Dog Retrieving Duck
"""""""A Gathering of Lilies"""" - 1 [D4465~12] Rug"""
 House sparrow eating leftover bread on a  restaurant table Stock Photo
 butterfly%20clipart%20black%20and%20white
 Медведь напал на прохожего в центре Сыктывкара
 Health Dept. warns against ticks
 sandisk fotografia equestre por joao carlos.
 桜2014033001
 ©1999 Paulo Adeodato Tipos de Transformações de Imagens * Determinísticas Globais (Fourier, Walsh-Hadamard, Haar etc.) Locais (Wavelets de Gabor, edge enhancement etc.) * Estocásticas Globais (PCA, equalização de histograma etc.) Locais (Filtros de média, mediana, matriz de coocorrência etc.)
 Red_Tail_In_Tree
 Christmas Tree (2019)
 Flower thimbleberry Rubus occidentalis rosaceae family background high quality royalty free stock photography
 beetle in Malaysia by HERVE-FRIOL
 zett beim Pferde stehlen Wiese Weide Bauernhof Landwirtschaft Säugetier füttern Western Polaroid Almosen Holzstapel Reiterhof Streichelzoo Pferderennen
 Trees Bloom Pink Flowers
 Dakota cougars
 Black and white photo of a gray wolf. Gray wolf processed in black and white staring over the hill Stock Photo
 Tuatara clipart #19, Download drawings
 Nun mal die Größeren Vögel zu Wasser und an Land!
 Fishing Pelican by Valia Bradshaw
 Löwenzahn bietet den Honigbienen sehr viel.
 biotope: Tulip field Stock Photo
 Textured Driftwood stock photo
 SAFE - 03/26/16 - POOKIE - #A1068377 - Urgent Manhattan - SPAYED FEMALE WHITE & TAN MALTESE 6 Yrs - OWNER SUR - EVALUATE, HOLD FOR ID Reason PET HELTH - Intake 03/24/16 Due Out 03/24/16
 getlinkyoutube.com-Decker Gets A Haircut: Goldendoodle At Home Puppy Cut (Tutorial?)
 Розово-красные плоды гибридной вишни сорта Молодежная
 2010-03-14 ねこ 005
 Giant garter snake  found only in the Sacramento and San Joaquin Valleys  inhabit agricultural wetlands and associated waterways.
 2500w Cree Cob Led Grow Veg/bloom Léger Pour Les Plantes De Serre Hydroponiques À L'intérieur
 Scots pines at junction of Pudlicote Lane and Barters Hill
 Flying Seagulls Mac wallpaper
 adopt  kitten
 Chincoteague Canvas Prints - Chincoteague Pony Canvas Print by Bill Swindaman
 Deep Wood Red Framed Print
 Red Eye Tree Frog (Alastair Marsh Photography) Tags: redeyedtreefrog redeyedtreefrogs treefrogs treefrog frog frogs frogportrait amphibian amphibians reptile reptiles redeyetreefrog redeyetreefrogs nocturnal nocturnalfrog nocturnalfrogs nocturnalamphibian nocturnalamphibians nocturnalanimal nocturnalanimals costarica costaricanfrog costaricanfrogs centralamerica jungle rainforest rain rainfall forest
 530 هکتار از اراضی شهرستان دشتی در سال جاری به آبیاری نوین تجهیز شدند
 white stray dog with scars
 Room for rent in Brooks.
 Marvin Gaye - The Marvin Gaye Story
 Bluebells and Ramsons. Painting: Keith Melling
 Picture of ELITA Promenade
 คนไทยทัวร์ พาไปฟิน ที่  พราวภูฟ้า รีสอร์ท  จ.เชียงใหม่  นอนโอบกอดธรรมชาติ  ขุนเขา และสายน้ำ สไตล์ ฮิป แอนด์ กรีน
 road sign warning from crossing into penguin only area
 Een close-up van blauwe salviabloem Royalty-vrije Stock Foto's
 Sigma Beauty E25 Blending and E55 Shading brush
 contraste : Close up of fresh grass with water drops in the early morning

— Try it —
Look over the entries for "with", then copy every line that includes that string.

— Answer to the exercise —
 white stray dog with scars
 contraste : Close up of fresh grass with water drops in the early morning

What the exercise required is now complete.